ACTION ITEM — The data below is to be repeated in full, exactly as given.

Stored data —
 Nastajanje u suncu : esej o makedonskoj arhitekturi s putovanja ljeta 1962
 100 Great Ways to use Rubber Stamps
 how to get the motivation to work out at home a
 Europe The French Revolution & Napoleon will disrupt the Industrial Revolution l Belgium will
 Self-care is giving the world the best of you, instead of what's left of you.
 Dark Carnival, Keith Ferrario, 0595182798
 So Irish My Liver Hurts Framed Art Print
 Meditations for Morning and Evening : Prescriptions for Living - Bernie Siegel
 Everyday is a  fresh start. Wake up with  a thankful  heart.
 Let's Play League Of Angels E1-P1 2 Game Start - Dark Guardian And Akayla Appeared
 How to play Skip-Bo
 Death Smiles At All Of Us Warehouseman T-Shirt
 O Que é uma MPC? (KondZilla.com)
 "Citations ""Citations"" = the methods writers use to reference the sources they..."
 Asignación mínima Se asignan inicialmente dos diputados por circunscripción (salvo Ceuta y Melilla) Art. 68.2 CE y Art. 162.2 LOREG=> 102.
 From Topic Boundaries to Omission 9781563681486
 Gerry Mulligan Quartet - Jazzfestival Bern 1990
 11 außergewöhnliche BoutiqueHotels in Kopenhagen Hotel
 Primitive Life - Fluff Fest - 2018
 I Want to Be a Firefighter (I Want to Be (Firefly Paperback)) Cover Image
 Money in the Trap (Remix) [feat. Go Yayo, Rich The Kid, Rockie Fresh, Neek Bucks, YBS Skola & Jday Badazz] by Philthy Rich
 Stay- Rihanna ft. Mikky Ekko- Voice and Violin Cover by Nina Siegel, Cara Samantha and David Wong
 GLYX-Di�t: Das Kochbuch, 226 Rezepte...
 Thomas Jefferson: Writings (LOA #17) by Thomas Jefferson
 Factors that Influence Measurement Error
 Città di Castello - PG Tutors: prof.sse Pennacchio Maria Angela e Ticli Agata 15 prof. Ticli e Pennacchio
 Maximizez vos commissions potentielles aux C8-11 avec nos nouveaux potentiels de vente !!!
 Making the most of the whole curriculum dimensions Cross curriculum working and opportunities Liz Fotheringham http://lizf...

RESPONSE TO THIS EXERCISE —
 Nastajanje u suncu : esej o makedonskoj arhitekturi s putovanja ljeta 1962
 100 Great Ways to use Rubber Stamps
 how to get the motivation to work out at home a
 Europe The French Revolution & Napoleon will disrupt the Industrial Revolution l Belgium will
 Self-care is giving the world the best of you, instead of what's left of you.
 Dark Carnival, Keith Ferrario, 0595182798
 So Irish My Liver Hurts Framed Art Print
 Meditations for Morning and Evening : Prescriptions for Living - Bernie Siegel
 Everyday is a  fresh start. Wake up with  a thankful  heart.
 Let's Play League Of Angels E1-P1 2 Game Start - Dark Guardian And Akayla Appeared
 How to play Skip-Bo
 Death Smiles At All Of Us Warehouseman T-Shirt
 O Que é uma MPC? (KondZilla.com)
 "Citations ""Citations"" = the methods writers use to reference the sources they..."
 Asignación mínima Se asignan inicialmente dos diputados por circunscripción (salvo Ceuta y Melilla) Art. 68.2 CE y Art. 162.2 LOREG=> 102.
 From Topic Boundaries to Omission 9781563681486
 Gerry Mulligan Quartet - Jazzfestival Bern 1990
 11 außergewöhnliche BoutiqueHotels in Kopenhagen Hotel
 Primitive Life - Fluff Fest - 2018
 I Want to Be a Firefighter (I Want to Be (Firefly Paperback)) Cover Image
 Money in the Trap (Remix) [feat. Go Yayo, Rich The Kid, Rockie Fresh, Neek Bucks, YBS Skola & Jday Badazz] by Philthy Rich
 Stay- Rihanna ft. Mikky Ekko- Voice and Violin Cover by Nina Siegel, Cara Samantha and David Wong
 GLYX-Di�t: Das Kochbuch, 226 Rezepte...
 Thomas Jefferson: Writings (LOA #17) by Thomas Jefferson
 Factors that Influence Measurement Error
 Città di Castello - PG Tutors: prof.sse Pennacchio Maria Angela e Ticli Agata 15 prof. Ticli e Pennacchio
 Maximizez vos commissions potentielles aux C8-11 avec nos nouveaux potentiels de vente !!!
 Making the most of the whole curriculum dimensions Cross curriculum working and opportunities Liz Fotheringham http://lizf...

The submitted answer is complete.